Received Date: November 02, 2016; Accepted Date: November 09, 2016; Published Date: November 16, 2016
Citation: Yaqoob U, Kaul T, Pandey S, Nawchoo IA (2016) In-silico Characterization, Structural Modelling, Docking Studies and Phylogenetic Analysis of 5-Enolpyruvylshikimate-3-Phosphate Synthase Gene of Oryza sativa L. Med Aromat Plants (Los Angel) 5:274. doi: 10.4172/2167-0412.1000274
Copyright: © 2016 Yaqoob U, et al. This is an open-access article distributed under the terms of the Creative Commons Attribution License, which permits unrestricted use, distribution, and reproduction in any medium, provided the original author and source are credited.
Visit for more related articles at Medicinal & Aromatic Plants
The 5-enolpyruvylshikimate-3-phosphate synthase (EPSPS) is one of the vital enzymes of the shikimate pathway which is involved in the biosynthesis of secondary metabolites and several amino acids.

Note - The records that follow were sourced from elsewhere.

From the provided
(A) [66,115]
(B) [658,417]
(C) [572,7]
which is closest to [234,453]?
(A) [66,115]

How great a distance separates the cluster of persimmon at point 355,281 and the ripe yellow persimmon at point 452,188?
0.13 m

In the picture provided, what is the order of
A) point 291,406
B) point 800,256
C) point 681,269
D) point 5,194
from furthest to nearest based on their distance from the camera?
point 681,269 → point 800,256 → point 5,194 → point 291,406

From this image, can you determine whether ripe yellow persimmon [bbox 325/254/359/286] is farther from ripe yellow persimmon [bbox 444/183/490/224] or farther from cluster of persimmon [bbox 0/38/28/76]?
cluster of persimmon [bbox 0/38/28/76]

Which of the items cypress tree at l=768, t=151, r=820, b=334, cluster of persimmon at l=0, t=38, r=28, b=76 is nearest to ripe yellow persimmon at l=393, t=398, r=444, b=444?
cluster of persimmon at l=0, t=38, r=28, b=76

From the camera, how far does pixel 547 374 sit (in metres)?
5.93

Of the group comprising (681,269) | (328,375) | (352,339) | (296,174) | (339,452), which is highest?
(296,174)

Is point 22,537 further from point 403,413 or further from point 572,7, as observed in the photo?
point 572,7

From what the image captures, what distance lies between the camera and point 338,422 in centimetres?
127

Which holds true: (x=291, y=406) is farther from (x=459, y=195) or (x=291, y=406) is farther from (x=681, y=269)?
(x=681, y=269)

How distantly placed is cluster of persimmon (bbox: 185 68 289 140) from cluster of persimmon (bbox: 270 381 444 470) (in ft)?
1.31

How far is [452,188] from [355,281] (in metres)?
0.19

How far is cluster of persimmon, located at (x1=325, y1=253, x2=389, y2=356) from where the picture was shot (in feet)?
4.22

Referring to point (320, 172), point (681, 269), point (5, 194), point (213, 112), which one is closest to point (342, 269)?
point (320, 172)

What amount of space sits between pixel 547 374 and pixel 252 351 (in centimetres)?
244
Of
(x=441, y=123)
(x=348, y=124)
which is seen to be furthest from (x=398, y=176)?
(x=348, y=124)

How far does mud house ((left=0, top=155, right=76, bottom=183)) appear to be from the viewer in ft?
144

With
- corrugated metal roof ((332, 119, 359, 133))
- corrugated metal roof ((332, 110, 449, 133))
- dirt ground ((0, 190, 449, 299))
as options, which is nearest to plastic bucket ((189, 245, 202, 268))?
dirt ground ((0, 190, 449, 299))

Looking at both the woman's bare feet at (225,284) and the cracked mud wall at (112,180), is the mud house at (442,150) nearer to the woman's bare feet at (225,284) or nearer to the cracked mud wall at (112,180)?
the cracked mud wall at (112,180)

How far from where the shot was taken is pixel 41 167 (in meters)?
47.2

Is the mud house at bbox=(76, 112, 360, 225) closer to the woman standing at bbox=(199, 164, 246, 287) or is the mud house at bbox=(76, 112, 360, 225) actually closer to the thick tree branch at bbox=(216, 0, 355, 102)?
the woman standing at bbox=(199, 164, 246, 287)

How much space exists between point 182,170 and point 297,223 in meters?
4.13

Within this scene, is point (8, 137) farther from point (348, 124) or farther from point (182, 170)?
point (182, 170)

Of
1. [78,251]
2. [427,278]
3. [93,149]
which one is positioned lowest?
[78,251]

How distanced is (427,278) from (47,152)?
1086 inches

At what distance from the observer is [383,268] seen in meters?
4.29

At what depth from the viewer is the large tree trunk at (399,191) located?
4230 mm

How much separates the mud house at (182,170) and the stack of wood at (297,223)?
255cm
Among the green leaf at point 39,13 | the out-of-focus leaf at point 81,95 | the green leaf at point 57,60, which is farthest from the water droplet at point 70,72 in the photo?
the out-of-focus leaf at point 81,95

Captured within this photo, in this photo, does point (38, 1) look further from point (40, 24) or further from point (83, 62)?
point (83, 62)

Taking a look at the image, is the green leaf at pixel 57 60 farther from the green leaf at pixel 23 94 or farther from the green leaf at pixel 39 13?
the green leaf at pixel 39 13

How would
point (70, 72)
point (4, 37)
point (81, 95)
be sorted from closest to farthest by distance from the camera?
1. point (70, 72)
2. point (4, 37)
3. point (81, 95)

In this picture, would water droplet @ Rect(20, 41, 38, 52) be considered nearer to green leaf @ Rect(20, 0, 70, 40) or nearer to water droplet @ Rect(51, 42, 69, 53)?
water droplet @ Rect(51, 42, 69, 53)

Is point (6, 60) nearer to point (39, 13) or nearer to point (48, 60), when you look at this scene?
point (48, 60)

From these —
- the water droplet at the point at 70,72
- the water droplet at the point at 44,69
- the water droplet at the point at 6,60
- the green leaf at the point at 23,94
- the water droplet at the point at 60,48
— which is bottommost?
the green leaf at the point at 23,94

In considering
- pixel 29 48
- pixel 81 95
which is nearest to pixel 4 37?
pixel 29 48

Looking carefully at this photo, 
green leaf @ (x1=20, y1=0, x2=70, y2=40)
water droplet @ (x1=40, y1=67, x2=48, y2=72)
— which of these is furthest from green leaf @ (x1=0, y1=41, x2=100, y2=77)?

The multiple sequence alignment of these EPSPS protein sequences from different plants showed conserved regions at different stretches with maximum homology in amino acid residues. We revealed the homology model of Oryza sativa EPSPS (OsEPSPS) protein using the structure of E. coli EPSPS as template. The resulting model structure was refined by PROCHECK, RAMPAGE server, ProSA, Verify3D etc. that indicated the model structure is reliable. Ramachandran plot analysis showed that conformations for 94.3% of amino acid residues are within the most favoured regions. Through motif analysis, it was revealed that a conserved EPSPS domain is uniformly found in all EPSPS proteins irrespective of variable plant species suggesting its possible role in cellular and metabolic functions. The phylogenetic tree constructed revealed different clusters based on EPSPS in respect of bacteria, monocot and dicot plants. The interacting partners of the gene shows the importance of this gene family in regulating developmental and metabolic functions. The two conserved motifs LP(G/S)KSLSNRILLLAAL and LFLGNAGTAMRPL present in almost all EPSPS plant species may function as the catalytic domains of EPSPS enzymes and are supposed to contribute in the glyphosate binding site.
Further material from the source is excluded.